Fire and vegetation variables generally had stronger correlations
(0.15-0.67) with log[NO3-] than
topographic variables (0.03 – 0.32) (Table 3). Linear mixed model
selection identified watershed area, riparian extent, TWI, and NDMI as
the best predictors of log[NO3-]
(Supplemental Table 1). Stream NO3-was positively related to riparian extent and TWI, but negatively
related to watershed area and NDMI (Figure 2). Mean NDMI had the
strongest correlation with
log[NO3-] (Figure 2). In the
NO3- MLR model, the selected predictor
variables, with the exception of riparian extent, were significant and
accounted for 51.4% of the variance in
log[NO3-] (Table 4). In the
NO3- SSN model, TWI and NDMI were the
only significant predictor variables and the predictors explained 36%
of variation in log[NO3-] (Table
4).
Topographic variables had weak correlations (<0.32) with both
stream Na+ and NO3-(Table 3). Vegetation predictors generally had much stronger
correlations with NO3- compared to
Na+, with the exception of shrub cover (Table 3). Burn
variables had slightly higher correlations with
NO3- compared to Na+(Table 3). All predictor variables that were selected through linear
mixed model selection were weakly correlated with water chemistry
(<0.33) (Supplemental Figure 2). The one exception was a
strong inverse relationship between mean NDMI and stream
NO3- which had a correlation
coefficient of -0.67 (Supplemental Figure 2).

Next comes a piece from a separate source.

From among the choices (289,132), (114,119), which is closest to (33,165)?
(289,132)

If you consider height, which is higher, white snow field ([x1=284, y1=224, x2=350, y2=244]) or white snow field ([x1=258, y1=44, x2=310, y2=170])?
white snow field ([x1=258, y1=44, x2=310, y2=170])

3.3 Stream network controls on
Na+ and NO3-
In the Na+ SSN model, a majority of variation (53.1%)
in log[Na+] was explained by flow-connected
autocorrelation (Table 4). Na+ exhibited strong
positive autocorrelation where semivariance was low at short lag
distances, but increased with distance (Figure 3). When flow-connected
autocovariance was modeled with a spherical fit, Na+had a nugget of 0.001, sill of 0.029, and range of 3700 m (Figure 3).

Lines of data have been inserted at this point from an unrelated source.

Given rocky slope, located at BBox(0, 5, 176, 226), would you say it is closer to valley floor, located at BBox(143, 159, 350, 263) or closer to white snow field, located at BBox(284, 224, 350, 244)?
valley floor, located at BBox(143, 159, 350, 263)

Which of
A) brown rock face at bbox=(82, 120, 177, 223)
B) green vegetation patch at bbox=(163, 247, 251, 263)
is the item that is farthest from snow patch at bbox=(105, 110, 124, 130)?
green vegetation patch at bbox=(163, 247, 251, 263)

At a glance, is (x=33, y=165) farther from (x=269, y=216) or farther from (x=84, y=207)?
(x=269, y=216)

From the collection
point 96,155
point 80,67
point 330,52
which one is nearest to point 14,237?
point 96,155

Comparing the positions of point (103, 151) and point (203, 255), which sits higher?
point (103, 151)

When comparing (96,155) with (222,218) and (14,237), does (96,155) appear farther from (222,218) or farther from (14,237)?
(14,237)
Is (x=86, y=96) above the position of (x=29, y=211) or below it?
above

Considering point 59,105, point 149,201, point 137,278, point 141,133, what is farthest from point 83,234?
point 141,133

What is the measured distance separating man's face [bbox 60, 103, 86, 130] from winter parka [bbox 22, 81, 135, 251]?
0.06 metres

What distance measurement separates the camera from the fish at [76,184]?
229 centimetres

The low nugget suggests that our sampling adequately captured
variability at small spatial scales and that there is relatively little
unexplained variation. The low sill reflects the low overall variance in
streamwater Na+ concentrations. The range indicates
that samples that are > 3700 m apart are no longer
correlated.
In the NO3- SSN model, flow-connected
autocorrelation explained 41.5% of variation in
log[NO3-] (Table 4). Stream
NO3- had high semivariance across all
flow-connected distances, though semivariance peaked at intermediate lag
distances (1000-5000 m) (Figure 3). When flow-connected autocovariance
was modeled with an exponential fit,
NO3- had a nugget of 0.385, sill of
0.708, and range of 8800 m which is equal to our maximum sampling
distance (Figure 3). The large nugget and sill values are consistent
with the substantial unexplained variance and high overall variance in
stream NO3- concentrations. The lowest
semivariance in NO3- is still greater
than the maximum Na+ semivariance (Figure 3).